## ОТРЫВОК ИЗ ТЕКСТА
- - -

О СМЕЛОСТИ, РИСКЕ, ХОДЕ ВРЕМЕНИ И МНОГОМ ДРУГОМ (1)

[1] [2] [3] [4]

Но тем не менее письмо моряков при всей утрированной полярности обрисованных в нем «типов героизма» заставило меня задуматься и натолкнуло на попытки сформулировать хотя бы для себя — что же в конце концов такое смелость?

Многое из утверждений моряков, авторов приведённого письма, вызывало возражения.

Прежде всего насчёт «ничего не боится».

Инстинкт самосохранения — естественное свойство человека. Людей, которые относились бы к грозящим им опасностям совершенно равнодушно, — нет.

Вся разница между так называемыми «храбрыми» и так называемыми «трусливыми» людьми заключается в умении или, наоборот, неумении действовать, несмотря на опасность, разумно и в соответствии и велением своего долга — воинского, служебного, гражданского, а иногда и неписаного — морального.

Со временем подобный образ действий входит в привычку. И тогда «храбрый» человек приобретает прочный, почти автоматический навык загонять сознание опасности куда-то в далёкие глубины своей психики так, чтобы естественная тревога за собственное благополучие не мешала ему рассуждать и действовать быстро, ловко, чётко — не хуже, а лучше, чем в обычной, спокойной обстановке.

Если же говорить о природной, смолоду естественно присущей данному человеку смелости или робости, то и их нельзя рассматривать как полное отсутствие реакции нервной системы на опасность в первом случав и наличие такой реакции — во втором. Нервы нормального, психически здорового человека никогда не остаются безразличными к опасности. Речь может идти только о двух разных видах этой неизменно возникающей реакции.

И тут-то у меня в памяти всплыла фронтовая землянка, в которой два десятка людей ждали вылета навстречу вражеским истребителям, многослойному зенитному огню, навстречу возможной смерти.

Повторяю, никто из этих людей не остался точно таким, каким был до объявления боевого приказа. Но по характеру видимых изменений можно было разделить всех присутствовавших в землянке на две чётко отличающиеся друг от друга группы.

- - -

## КОРОТКОЕ ЗАДАНИЕ 1
Что в отрывке о смелости названо естественным свойством человека?
Отрывок и записи никак не связаны между собой.

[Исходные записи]
- - -

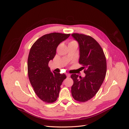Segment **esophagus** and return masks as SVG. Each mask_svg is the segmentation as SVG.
Returning <instances> with one entry per match:
<instances>
[{
  "label": "esophagus",
  "mask_w": 129,
  "mask_h": 129,
  "mask_svg": "<svg viewBox=\"0 0 129 129\" xmlns=\"http://www.w3.org/2000/svg\"><path fill=\"white\" fill-rule=\"evenodd\" d=\"M66 76H67V77H70V74H69V73H66Z\"/></svg>",
  "instance_id": "esophagus-1"
}]
</instances>
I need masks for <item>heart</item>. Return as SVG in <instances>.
<instances>
[{"label": "heart", "mask_w": 129, "mask_h": 129, "mask_svg": "<svg viewBox=\"0 0 129 129\" xmlns=\"http://www.w3.org/2000/svg\"><path fill=\"white\" fill-rule=\"evenodd\" d=\"M76 43L75 41H72L71 42H70V43Z\"/></svg>", "instance_id": "obj_1"}]
</instances>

- - -

## КОРОТКОЕ ЗАДАНИЕ 2
Процитируйте дословно все записи, приведенные выше, картинки в ответ не включайте.

## РЕЗУЛЬТАТ ЗАДАНИЯ 1
Инстинкт самосохранения.

## РЕЗУЛЬТАТ ЗАДАНИЯ 2
Segment **esophagus** and return masks as SVG. Each mask_svg is the segmentation as SVG.
Returning <instances> with one entry per match:
<instances>
[{
  "label": "esophagus",
  "mask_w": 129,
  "mask_h": 129,
  "mask_svg": "<svg viewBox=\"0 0 129 129\" xmlns=\"http://www.w3.org/2000/svg\"><path fill=\"white\" fill-rule=\"evenodd\" d=\"M66 76H67V77H70V74H69V73H66Z\"/></svg>",
  "instance_id": "esophagus-1"
}]
</instances>
I need masks for <item>heart</item>. Return as SVG in <instances>.
<instances>
[{"label": "heart", "mask_w": 129, "mask_h": 129, "mask_svg": "<svg viewBox=\"0 0 129 129\" xmlns=\"http://www.w3.org/2000/svg\"><path fill=\"white\" fill-rule=\"evenodd\" d=\"M76 43L75 41H72L71 42H70V43Z\"/></svg>", "instance_id": "obj_1"}]
</instances>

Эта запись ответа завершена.